== WHAT YOU NEED TO DO ==
A. In the text on quarantine, for about how long did boats arriving in Venice have to isolate?
B. For each statement, answer yes or no to whether it agrees with the text on quarantine, and quote the words that decide it. (i) The word "quarantine" was first used in Italy in the 14th century. (ii) A lazaret was a building with thin walls. (iii) Someone who suspects they are developing COVID-19 symptoms should first call 9-1-1.

== TEXT SECTION ==
☆ ☆ ☆ ☆ ☆

As part of a series of information capsules on COVID-19, destined to youth aged 8 to 16, today we address the quarantine. Many people across the world find themselves in quarantine for fourteen days. But what does that mean exactly?


What is quarantine? 

Since the beginning of the coronavirus COVID-19 crisis, many measures have been put in place by governments across the world in order to reduce the propagation of the virus. One of the measures proposed is the quarantine of travellers upon their arrival in the country and the quarantine of people infected with the virus. When people are quarantined, it means that they have to isolate themselves at home for a certain amount of time. In the present case, the quarantine is 14 days. During this period, those people there is no school, no shopping at the grocery store, no travelling using public transit and no visitors. The people who are infected are called carriers. The purpose of the quarantine is to slow down the propagation of the virus and reduce the number of people to whom the disease can be transmitted. By reducing the number of people carriers come in contact with, there should be a reduction of the number of people this carrier will infect.

« …it’s estimated each carrier of the virus infects an average of two to three people. »

Source: CBC March 13, 2020 

In English, the word quarantine is both a verb and a noun. The word “quarantine” was used for the first time in the 14th century in Italy. When the boats would arrive in Venice, Italy, and had come across places that were infected with the plague, they had to isolate for a period of roughly 40 days. Forty, in Italian, is quaranta, hence the word quarantine. Until the 20th century, the isolation period took place in a lazaret (or lazaretto). A lazaret was a building with very thick walls where the living conditions were harsh. It is no surprise that many people who were quarantined tried to escape. Nowadays, the conditions for quarantine are much better, and most importantly, in the comfort of our own home. 


What should you do if you are quarantined for COVID-19? 

The Public Health Agency of Canada has made recommendations regarding the attitudes and behaviours to adopt during an isolation period, also called quarantine:

1- Stay home.  

You should not, under any circumstances, leave your home. If you suspect you are developing COVID-19 symptoms, call 1 877 644-4545. For any emergency, first call 8-1-1. If it is a case of life or death situations, call 9-1-1. 

 2- Adopt safe practices of respiratory hygiene.

Sneeze and cough in the inside of your arm. When you use a tissue, throw it in the garbage immediately after use and then wash your hands. 

3- Wash your hands often.

☆ ☆ ☆ ☆ ☆

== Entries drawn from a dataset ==
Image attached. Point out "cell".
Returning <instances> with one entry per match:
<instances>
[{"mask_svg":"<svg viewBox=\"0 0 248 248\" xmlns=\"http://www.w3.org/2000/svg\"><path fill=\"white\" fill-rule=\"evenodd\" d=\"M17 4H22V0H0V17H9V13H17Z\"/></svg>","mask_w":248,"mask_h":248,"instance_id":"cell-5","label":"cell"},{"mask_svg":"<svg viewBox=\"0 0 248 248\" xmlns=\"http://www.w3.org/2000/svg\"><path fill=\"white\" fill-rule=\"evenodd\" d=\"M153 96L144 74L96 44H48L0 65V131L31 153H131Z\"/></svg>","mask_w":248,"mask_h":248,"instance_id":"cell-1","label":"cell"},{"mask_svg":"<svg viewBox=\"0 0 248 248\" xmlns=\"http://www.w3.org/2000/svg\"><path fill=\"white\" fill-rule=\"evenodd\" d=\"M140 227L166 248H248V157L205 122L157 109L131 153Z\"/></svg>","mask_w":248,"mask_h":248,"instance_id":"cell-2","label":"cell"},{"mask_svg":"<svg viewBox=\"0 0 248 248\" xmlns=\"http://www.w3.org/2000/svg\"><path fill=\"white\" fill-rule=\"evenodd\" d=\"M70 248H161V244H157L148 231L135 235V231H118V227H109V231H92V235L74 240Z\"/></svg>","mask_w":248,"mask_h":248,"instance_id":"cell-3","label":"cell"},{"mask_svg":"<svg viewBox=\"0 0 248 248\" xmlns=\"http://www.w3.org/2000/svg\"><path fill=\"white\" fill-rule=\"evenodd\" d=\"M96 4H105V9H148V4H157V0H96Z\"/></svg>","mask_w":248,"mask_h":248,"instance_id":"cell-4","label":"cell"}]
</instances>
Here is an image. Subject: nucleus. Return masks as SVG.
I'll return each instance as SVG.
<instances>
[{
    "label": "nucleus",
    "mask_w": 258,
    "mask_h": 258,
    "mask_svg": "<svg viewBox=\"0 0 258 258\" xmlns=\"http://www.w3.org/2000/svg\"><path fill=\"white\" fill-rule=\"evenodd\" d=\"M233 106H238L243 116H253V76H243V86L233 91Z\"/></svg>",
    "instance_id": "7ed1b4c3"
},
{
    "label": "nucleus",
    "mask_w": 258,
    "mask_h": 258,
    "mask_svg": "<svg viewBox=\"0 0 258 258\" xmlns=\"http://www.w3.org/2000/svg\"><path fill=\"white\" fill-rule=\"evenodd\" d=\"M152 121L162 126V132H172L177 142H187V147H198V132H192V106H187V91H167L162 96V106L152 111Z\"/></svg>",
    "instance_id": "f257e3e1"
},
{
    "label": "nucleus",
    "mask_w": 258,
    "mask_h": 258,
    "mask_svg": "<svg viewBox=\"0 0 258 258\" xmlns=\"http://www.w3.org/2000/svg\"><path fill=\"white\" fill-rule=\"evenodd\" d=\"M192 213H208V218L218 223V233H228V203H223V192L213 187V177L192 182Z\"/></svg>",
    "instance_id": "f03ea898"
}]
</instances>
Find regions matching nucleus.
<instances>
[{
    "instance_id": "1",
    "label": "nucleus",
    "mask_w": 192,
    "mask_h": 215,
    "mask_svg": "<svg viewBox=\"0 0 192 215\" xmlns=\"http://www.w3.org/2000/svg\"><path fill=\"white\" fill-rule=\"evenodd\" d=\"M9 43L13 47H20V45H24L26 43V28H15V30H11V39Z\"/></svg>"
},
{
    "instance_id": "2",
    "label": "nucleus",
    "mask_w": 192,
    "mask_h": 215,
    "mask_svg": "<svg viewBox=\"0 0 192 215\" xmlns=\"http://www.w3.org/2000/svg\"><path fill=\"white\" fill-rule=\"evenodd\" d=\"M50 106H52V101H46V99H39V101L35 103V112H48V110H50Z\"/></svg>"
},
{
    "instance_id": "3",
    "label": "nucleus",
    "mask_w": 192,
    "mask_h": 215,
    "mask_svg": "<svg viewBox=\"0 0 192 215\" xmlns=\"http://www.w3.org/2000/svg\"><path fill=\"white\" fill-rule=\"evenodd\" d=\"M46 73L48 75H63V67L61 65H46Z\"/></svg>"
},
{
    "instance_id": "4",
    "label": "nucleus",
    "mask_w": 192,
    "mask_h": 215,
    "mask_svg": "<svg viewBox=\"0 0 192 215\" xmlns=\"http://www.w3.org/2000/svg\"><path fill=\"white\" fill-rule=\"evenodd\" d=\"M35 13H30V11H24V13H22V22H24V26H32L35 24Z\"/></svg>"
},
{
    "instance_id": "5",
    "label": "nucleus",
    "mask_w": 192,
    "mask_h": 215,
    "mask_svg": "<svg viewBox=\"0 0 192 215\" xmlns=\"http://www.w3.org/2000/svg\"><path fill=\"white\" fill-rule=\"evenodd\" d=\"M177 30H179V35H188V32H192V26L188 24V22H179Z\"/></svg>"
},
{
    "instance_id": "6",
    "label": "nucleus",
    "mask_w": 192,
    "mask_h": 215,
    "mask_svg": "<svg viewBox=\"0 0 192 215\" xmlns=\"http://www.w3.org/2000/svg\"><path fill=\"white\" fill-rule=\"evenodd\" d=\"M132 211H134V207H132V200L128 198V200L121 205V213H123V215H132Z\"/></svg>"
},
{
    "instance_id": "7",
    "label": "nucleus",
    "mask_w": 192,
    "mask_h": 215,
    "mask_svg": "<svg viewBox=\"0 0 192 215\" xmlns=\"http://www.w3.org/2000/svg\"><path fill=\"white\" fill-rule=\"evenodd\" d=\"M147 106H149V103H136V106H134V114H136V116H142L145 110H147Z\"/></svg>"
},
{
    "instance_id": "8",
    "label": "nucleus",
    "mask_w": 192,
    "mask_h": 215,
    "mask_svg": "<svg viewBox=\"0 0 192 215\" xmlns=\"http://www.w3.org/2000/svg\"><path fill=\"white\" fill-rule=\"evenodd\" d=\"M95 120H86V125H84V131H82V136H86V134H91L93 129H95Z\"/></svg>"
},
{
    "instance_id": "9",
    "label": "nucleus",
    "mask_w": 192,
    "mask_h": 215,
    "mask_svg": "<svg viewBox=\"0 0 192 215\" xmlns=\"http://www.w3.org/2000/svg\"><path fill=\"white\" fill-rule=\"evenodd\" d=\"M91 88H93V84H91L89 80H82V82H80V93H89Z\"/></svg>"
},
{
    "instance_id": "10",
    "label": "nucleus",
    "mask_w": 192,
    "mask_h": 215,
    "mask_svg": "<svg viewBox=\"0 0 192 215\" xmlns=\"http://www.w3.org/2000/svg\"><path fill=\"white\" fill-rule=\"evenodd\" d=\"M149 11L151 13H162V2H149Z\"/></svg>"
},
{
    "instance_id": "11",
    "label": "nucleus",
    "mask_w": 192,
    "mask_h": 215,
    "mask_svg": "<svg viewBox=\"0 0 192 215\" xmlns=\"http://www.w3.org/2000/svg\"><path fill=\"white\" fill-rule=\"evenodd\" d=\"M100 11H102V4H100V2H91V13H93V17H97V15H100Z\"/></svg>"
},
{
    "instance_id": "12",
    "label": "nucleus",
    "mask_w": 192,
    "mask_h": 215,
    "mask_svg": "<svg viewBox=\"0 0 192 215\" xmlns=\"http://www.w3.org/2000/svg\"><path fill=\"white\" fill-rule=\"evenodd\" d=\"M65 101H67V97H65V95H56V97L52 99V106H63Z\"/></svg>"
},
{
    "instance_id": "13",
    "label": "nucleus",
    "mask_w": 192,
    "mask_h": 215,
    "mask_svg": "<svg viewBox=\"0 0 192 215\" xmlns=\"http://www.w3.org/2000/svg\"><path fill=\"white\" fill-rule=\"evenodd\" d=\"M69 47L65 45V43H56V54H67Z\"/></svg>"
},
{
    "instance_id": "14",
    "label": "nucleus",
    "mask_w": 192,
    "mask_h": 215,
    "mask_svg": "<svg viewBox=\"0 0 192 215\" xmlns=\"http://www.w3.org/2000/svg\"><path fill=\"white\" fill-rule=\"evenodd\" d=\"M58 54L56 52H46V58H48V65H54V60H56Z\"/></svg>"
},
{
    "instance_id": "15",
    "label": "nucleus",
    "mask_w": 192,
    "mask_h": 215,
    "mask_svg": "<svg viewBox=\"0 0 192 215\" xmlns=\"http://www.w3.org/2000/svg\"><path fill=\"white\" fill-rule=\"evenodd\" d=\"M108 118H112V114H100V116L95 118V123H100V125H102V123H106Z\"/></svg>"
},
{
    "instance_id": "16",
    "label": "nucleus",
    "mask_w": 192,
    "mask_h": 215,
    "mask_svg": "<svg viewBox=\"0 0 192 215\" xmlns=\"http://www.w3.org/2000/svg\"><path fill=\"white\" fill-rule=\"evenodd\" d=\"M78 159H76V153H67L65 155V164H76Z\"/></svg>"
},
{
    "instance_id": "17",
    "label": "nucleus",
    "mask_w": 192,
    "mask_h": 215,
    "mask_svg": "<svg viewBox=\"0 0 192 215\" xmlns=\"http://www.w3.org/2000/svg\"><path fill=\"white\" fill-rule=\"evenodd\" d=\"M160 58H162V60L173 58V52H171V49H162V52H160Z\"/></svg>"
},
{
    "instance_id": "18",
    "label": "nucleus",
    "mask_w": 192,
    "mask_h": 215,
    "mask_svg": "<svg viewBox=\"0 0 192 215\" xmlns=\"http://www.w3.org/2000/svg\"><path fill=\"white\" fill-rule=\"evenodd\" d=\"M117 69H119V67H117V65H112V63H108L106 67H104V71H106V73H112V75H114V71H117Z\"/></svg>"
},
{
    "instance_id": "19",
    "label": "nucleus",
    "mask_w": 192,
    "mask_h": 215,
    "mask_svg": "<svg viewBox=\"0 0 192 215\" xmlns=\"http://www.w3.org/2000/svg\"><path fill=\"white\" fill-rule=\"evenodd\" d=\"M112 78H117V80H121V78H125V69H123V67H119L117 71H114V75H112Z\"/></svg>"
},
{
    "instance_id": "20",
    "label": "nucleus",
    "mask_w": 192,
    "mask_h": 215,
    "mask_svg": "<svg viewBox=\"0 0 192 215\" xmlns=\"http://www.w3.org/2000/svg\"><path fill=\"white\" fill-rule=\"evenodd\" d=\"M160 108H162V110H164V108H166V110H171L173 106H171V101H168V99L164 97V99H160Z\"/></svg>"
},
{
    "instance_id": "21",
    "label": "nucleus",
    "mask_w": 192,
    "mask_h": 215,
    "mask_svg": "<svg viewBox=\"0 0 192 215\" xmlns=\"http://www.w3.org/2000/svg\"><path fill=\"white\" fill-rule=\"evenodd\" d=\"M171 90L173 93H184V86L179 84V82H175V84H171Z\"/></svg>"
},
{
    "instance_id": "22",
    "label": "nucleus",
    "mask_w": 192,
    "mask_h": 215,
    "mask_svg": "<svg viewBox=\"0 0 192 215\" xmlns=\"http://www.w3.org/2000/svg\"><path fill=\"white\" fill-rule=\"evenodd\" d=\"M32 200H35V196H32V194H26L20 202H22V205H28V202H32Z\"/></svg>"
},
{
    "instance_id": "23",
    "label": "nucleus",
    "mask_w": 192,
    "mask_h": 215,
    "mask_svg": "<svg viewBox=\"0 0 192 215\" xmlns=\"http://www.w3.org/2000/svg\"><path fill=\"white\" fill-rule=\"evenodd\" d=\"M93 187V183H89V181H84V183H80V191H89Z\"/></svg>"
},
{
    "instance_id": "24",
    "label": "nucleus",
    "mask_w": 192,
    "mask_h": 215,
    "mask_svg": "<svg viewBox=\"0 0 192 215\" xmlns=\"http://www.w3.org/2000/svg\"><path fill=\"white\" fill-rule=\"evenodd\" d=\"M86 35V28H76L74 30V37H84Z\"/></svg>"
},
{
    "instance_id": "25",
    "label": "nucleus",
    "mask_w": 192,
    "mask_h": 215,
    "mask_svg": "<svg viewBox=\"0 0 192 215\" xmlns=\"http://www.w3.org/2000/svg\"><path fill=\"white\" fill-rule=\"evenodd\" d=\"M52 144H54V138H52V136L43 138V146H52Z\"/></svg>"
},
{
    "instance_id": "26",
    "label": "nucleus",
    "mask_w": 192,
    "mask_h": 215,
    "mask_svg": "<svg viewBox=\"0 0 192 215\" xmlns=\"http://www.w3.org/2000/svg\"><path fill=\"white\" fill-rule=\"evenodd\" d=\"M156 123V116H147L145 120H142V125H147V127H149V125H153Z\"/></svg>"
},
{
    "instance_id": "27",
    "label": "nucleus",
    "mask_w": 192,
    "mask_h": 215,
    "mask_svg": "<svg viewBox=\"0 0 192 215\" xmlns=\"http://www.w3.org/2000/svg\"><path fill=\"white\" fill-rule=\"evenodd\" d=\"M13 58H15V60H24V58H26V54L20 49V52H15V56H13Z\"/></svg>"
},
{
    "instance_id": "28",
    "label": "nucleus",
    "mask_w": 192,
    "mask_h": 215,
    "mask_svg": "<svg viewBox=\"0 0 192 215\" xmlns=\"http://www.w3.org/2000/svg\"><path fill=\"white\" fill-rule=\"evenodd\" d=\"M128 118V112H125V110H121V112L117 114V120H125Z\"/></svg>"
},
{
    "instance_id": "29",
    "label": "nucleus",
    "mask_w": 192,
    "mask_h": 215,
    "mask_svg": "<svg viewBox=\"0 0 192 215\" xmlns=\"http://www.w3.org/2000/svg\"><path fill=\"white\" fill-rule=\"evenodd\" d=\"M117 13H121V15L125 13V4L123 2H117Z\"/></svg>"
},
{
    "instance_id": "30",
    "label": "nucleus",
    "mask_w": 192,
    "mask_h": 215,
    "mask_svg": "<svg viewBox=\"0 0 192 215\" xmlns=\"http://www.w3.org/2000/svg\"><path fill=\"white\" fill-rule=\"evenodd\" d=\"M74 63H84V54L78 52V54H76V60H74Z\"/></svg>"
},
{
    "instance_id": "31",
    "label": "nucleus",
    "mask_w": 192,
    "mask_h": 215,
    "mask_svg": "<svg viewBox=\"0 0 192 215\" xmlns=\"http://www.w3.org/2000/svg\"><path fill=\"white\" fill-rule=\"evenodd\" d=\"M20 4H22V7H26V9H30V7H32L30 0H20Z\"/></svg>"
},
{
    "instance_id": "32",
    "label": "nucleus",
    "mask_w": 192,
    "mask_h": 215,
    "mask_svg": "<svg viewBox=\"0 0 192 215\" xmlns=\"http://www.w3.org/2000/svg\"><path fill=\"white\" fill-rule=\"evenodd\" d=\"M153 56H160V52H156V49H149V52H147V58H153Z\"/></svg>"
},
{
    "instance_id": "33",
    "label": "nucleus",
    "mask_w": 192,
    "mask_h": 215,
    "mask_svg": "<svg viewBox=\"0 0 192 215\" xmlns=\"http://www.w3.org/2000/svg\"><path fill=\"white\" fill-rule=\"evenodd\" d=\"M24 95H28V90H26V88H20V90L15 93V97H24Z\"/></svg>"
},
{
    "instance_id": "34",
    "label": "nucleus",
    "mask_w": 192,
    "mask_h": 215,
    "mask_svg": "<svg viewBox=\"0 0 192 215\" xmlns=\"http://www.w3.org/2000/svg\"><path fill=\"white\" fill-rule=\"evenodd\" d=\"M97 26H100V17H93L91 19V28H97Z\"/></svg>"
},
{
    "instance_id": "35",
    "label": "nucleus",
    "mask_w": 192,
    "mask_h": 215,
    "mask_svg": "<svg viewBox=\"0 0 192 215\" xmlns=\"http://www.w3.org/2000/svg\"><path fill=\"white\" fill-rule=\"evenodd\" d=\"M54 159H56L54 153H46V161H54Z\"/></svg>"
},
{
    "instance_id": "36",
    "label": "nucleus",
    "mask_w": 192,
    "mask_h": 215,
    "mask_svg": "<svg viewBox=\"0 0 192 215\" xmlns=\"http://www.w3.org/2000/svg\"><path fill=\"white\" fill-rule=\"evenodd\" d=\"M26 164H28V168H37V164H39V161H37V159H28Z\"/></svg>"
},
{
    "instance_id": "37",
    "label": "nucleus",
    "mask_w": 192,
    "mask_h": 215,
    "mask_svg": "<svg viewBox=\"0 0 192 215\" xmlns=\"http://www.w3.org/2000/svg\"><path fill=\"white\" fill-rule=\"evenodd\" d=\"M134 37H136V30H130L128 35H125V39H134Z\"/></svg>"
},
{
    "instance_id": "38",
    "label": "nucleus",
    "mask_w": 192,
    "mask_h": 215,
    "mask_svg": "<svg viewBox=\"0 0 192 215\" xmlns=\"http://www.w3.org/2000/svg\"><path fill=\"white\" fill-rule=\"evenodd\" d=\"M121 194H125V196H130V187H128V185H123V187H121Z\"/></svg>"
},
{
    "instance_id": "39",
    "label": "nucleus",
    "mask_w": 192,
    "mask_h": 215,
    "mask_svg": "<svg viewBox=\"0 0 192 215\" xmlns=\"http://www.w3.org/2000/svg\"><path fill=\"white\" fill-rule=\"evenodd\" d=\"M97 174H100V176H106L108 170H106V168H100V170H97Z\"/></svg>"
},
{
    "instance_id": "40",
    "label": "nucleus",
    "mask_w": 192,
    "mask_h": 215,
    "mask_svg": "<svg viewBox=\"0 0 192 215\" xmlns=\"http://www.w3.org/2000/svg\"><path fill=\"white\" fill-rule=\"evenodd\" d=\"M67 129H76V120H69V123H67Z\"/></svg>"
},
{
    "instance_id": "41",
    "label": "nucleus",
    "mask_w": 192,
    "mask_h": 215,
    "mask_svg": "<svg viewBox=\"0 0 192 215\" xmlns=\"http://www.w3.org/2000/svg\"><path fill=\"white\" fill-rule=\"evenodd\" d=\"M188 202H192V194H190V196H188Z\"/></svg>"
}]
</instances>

☆ ☆ ☆ ☆ ☆

== COMPLETED EXERCISE ==
A. Roughly 40 days.

B.
(i) Yes: "The word “quarantine” was used for the first time in the 14th century in Italy."
(ii) No: "A lazaret was a building with very thick walls where the living conditions were harsh."
(iii) No: "If you suspect you are developing COVID-19 symptoms, call 1 877 644-4545."